I’ve spent a lot of time this week thinking about #1 (and those with lots of experience tend to acknowledge there is no single answer for #1). In trying to address what I could filter out, I’ve taken a sort of three-pronged approach:
A. Remove whatever obvious ASVs appear to be contaminants, or, are so much a concern that you don’t want to include them in your dataset further
B. Use positive controls and negative controls to guide background contamination likely due to sequencing artifacts.
C. Consider what whole-sale removal of reads, at some depth, would do to the resulting dataset.

I wrote about points A and B in a previous post. What I wanted to share here is an observation and/or consideration with regards to read depth. At this point, the data I’m working with is exclusively true samples. My ASVs I suspect are contaminants have been removed from the dataset entirely, and any ASV associated with my positive control has been eliminated (the risk of doing that is for another discussion…)

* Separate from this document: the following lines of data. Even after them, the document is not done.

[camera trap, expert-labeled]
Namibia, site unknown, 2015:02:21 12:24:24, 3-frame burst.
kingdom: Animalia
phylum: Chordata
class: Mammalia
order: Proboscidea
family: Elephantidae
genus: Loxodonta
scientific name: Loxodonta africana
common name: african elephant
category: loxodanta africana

I’ve filtered the same dataset with 3 different levels: an observation (element of the OTU matrix) must have either more than 2, 20, or 45 reads. The plot below is generated from these three uniquely-filtered datasets. The plot shows the number of times you expect to observe an ASV N times… so it’s a frequency plot of a frequency… But it’s easy to understand: the left most bar represents the number of times you’d expect to see an ASV just one in the dataset. It’s not a “singleton” read, it’s a singleton ASV, regardless of however many reads were in it. The next bar represents the number of times in a dataset you’d expect to see an ASV in two samples. The third bar is how many times you’d see an ASV in 3 samples, and so on.

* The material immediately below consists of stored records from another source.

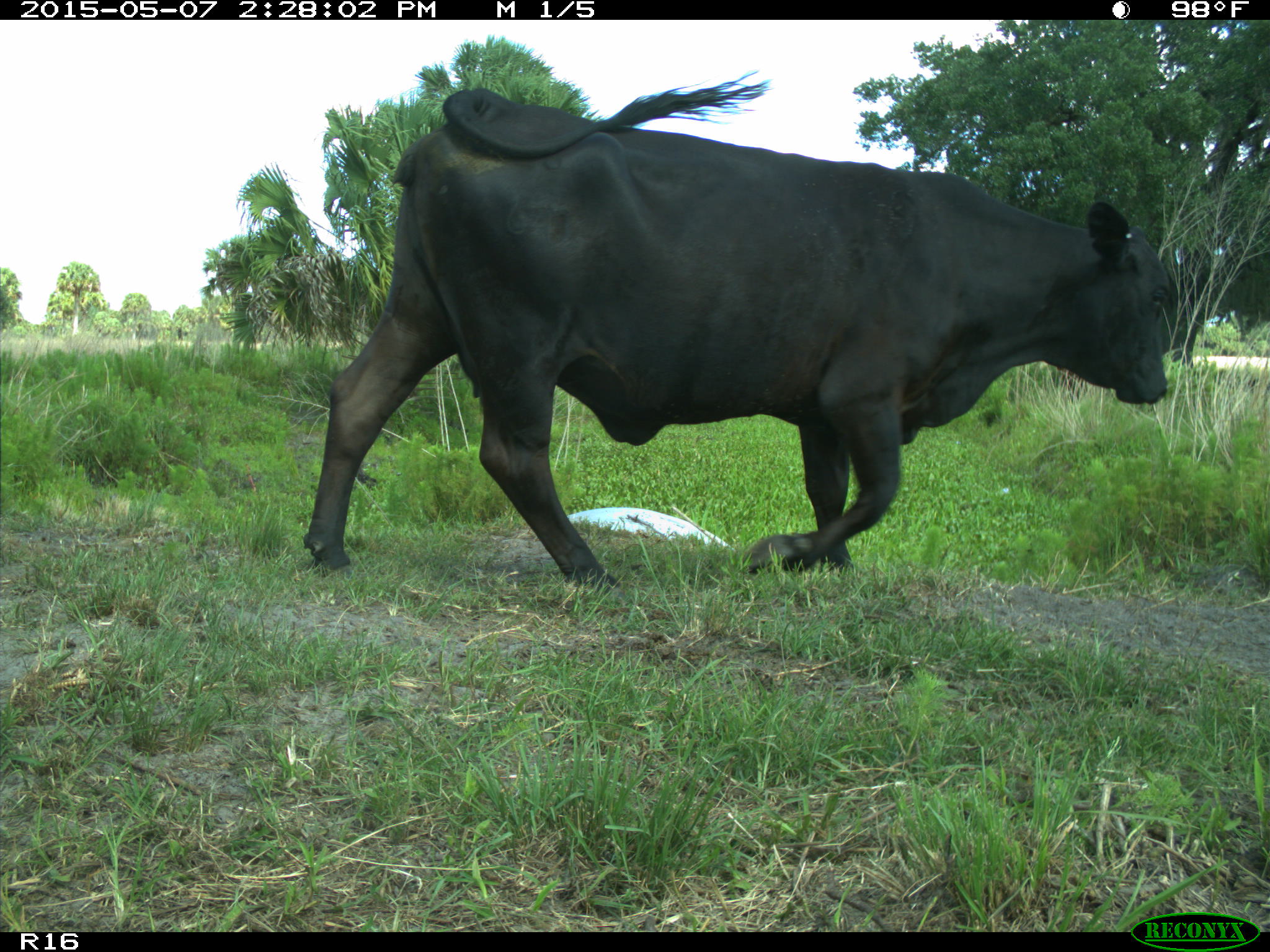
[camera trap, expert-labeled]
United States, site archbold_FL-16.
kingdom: Animalia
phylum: Chordata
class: Mammalia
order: Artiodactyla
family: Bovidae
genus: Bos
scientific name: Bos taurus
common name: domestic cow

What you can see is that the shape of the distribution really changes as a function of how many reads you trim from each sample. When you remove just 1 read per observation (figure A) you end up with loads a disproportionately greater number of ASVs present just once in the dataset. You also get a lot of ASVs in just two samples. But along the x-axis, it’s sort of flat(ish) until you get out to about 30 or so counts.
In figures B and C, the distributions are steeper - you have a lot greater chance of seeing an ASV in just one or two samples than you do three or four samples, etc. Note that in Figures B and C, we’ve eliminated any element from our OTU table that had fewer than 20 or 45 reads.
One thing I found interesting about that figure: the degree of singletons and doubletons is quite steep in FigureB, but tripletons aren’t. Likewise, in figure C, there is a steep curve only for singletons. I think this speaks to an intuitive feature of what you decide to set your trimming thresholds at: the higher you set that, the more you bias your dataset to towards less rare things (that is, things that are more likely to generate amplicons that are sequenced).

And like @Mehrbod_Estaki (and others!) has noted, the diversity metrics you’re planning on using are impacted by the rarity of your data.

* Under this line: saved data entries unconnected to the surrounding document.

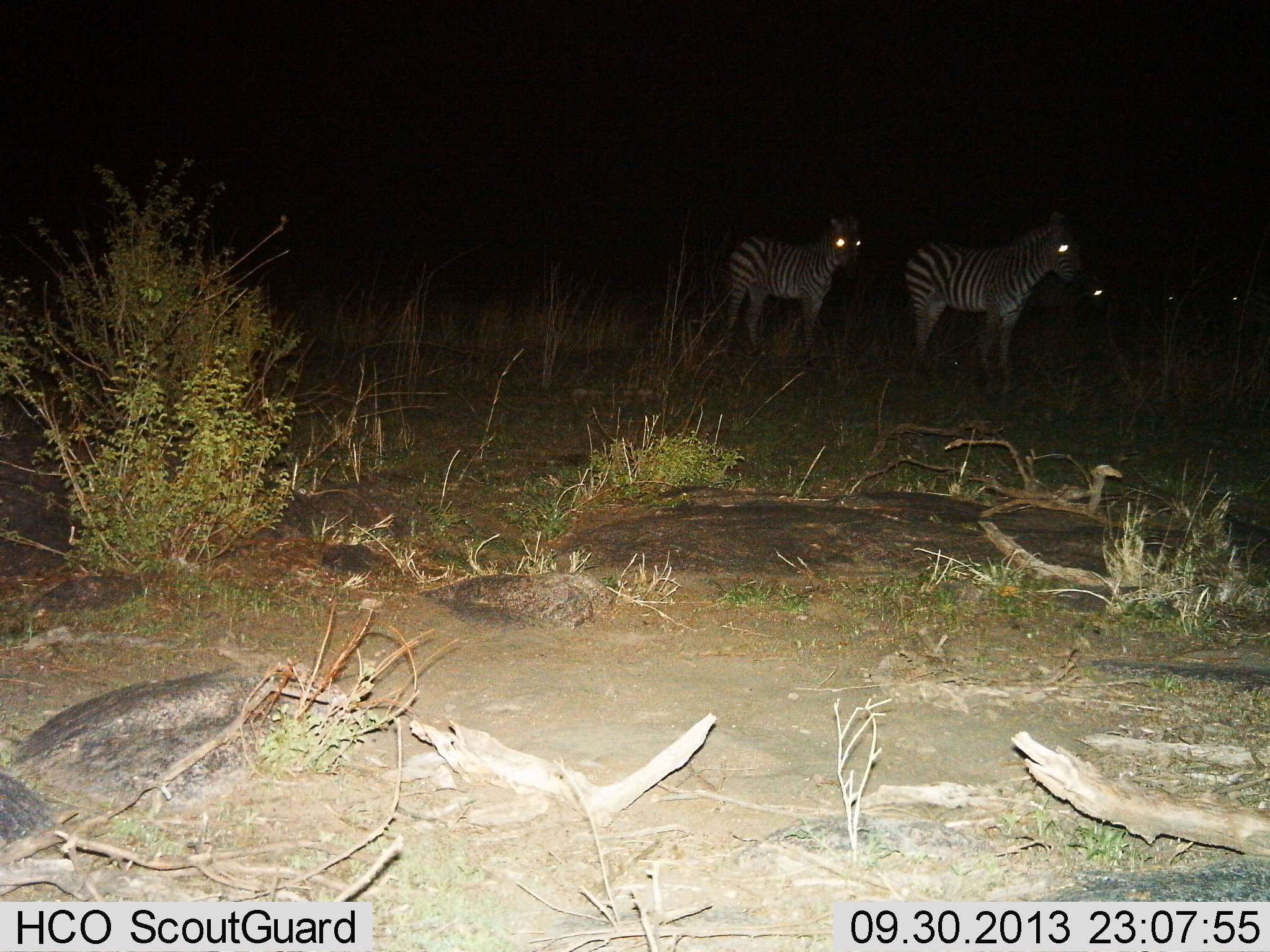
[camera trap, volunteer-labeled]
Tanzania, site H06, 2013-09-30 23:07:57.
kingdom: Animalia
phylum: Chordata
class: Mammalia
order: Perissodactyla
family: Equidae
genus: Equus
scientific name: Equus quagga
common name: plains zebra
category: zebra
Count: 4.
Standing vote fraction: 100%.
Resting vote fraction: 0%.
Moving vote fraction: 0%.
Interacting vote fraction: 0%.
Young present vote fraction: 0%.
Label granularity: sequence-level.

I’ve found QIIME’s interactive plots helpful when thinking about what thresholds to set going into certain diversity tests but I think looking at how distributions of ASV abundances is as interesting as read abundances per sample when it comes to making considerations on whether to remove singletons, doubletons, or twentytons.


(Devon O'rourke) #5

Another way I’ve been thinking about how read depth selection impacts my data is by viewing the distribution of ASVs per sample (rather than the distributions of the frequency/occurrence of the ASV itself).

I was curious if there were sequencing-run-specific effects, so the following plot shows how the distribution of ASVs observed in a given sample shift depending on:

  • what your minimum read abundance/depth is (2, 20, or 45 reads)
  • the sequencing run you were sampled from

Like with the histograms in the previous post, things seem to start harmonizing around N20. There’s a lot of variability in how many ASVs a sample has when we remove an observation with just 1 read; there’s quite a bit less variability when we require at least 20 reads per observation. It’s interesting to me that there is certainly run-specific differences in some, but not most, of the sequencing batches.